Memphis fans shouldn't project an inflated concept of Miller's capacity in this tour with the team with which he spent five-plus years between 2003 and 2008. He won't shoot or hold the ball much. Miller averaged 5.4 shots per game in 2011-12 and 3.9 per game in 2012-13.
Since leaving the Grizzlies, his usage rate hung between 14.4 and 14.9 percent.
Moreover, his value is almost exclusively in his long-range aim. The man who stands 20th all-time in three-point field-goal percentage shot 41.7 percent from downtown last season after placing fourth in the league at 45.3 percent the year before.
While with the Miami Heat, he largely shot from from beyond the arc. Those three seasons saw him take 63.8 percent of his attempts from behind the line.
Miller still puts forth effort on the boards, having amounted an 18 percent defensive rebounding rate. However, this was on a Heat team that placed 24th in the category and didn't have a player with more than eight rebounds per game.
The Grizzlies have plenty of big men whose work on the glass will save Miller's grieving frame from blows.
Protecting Miller's body
Speaking of which, Dave Joerger should monitor Miller's minutes in an effort to reduce the risk of injury. Giving him slightly less than the career-low 15.3 minutes per game would be best.
Joerger won't need to push Miller too hard. Since the Grizz have two backcourt players, Jerryd Bayless and Quincy Pondexter, who will play more than 20 minutes per game, Miller faces no pressure in having to put in more time on the court than would be comfortable.
If the Grizz add Mo Williams, the burden will be even lighter for the 13-year veteran.
Smart use of him on the floor consists of keeping him away from contact, keeping him on the perimeter in the half court and allowing him to rest on some possessions.
They could also limit his time in practice, as the Heat did last season, according to the South Florida Sun-Sentinel.
Indeed, that doesn't guarantee that Miller, who missed 91 games in the past three years, will stay healthy. His back may act up. Other ailments could surface.
Maximizing his three-point capability
Miller brings a quality that the Grizzlies lack. Finishing No. 24 in three-point field-goal percentage, they had only one player shooting better than 37 percent from distance.
Extracting the optimal contribution from him requires specific use. According to Grantland's Kirk Goldsberry, Miller shoots best from the wings.
The Grizzlies should keep him positioned on the outside so that he stays safe and can easily stand in the right place to knock down three-pointers. He'll maintain separation and eye passing lanes in order to spot opportunities.
Since Miller won't create his own shots, he would enjoy the most success with at least one of the team's two best passers. Marc Gasol may be the best partner for him. Gasol often makes passes from the elbow, which would allow for the best passing angle to set up Miller.
The Spaniard's acute awareness of others' location on the floor will give him a great chance of finding Miller open.
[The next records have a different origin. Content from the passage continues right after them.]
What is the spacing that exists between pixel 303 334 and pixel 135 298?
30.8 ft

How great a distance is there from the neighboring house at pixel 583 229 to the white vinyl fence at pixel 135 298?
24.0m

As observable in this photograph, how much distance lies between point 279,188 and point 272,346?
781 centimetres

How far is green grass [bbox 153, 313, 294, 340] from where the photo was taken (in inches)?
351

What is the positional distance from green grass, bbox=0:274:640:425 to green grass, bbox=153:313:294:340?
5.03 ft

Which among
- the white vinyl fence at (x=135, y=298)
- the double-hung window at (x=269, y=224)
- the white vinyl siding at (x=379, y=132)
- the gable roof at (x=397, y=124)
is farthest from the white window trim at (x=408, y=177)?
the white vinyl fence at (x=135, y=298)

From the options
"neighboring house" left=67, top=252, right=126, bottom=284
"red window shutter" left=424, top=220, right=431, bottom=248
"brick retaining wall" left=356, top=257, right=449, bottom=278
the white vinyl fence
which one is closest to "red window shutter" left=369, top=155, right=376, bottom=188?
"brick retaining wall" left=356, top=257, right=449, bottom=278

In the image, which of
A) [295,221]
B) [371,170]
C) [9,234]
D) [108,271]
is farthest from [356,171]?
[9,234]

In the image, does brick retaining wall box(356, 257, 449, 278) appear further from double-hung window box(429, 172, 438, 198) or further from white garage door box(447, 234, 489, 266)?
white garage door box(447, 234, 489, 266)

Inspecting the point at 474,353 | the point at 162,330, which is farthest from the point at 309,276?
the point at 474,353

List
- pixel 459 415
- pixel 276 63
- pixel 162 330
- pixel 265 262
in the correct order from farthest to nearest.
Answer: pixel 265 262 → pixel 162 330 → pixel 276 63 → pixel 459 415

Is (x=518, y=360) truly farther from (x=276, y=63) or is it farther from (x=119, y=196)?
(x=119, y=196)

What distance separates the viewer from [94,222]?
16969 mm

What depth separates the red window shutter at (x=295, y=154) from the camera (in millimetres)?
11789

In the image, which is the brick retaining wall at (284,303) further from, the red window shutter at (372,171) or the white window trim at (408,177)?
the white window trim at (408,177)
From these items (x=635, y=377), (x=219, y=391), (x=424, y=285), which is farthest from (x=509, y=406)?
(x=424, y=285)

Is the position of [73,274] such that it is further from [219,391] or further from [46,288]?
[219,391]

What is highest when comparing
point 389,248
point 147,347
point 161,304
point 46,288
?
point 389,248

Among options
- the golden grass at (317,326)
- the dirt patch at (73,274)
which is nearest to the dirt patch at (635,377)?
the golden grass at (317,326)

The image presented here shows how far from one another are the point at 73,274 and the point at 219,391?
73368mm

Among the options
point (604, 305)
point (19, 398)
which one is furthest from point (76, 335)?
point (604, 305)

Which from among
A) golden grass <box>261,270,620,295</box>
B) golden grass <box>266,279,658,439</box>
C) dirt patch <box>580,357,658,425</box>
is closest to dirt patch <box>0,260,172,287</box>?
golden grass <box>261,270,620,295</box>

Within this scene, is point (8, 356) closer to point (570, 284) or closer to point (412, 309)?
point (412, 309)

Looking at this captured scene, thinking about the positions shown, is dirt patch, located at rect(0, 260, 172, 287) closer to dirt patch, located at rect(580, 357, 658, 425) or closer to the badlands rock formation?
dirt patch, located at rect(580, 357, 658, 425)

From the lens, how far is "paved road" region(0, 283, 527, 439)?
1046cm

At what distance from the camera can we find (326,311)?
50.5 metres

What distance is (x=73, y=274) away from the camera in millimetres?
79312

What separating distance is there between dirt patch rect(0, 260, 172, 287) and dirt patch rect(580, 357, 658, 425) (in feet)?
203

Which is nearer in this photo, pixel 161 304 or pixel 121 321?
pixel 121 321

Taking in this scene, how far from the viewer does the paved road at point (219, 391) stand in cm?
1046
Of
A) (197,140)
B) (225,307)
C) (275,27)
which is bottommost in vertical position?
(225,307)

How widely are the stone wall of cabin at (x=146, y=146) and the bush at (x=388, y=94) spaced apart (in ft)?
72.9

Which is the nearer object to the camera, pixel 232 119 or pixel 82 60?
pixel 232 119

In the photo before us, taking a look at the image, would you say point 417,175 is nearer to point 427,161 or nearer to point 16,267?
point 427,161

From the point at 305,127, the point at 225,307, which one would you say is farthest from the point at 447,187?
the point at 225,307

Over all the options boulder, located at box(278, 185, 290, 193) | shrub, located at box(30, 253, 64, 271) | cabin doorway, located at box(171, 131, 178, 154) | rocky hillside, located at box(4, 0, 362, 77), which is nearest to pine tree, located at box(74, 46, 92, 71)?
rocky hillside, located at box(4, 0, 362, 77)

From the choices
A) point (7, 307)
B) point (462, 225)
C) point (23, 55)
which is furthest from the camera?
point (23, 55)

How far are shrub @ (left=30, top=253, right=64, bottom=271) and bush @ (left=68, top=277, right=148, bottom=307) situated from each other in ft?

Mike Conley may also succeed in creating looks for Miller. The 25-year-old may move things slowly, but he could guide the ball and facilitate to overextend defenses to open up opportunities for Miller.
The right passes will enable this specialist to tally threes frequently. As that happens, this member of the the first Grizz playoff team may help this incarnation of the grinders further their push in the postseason bracket.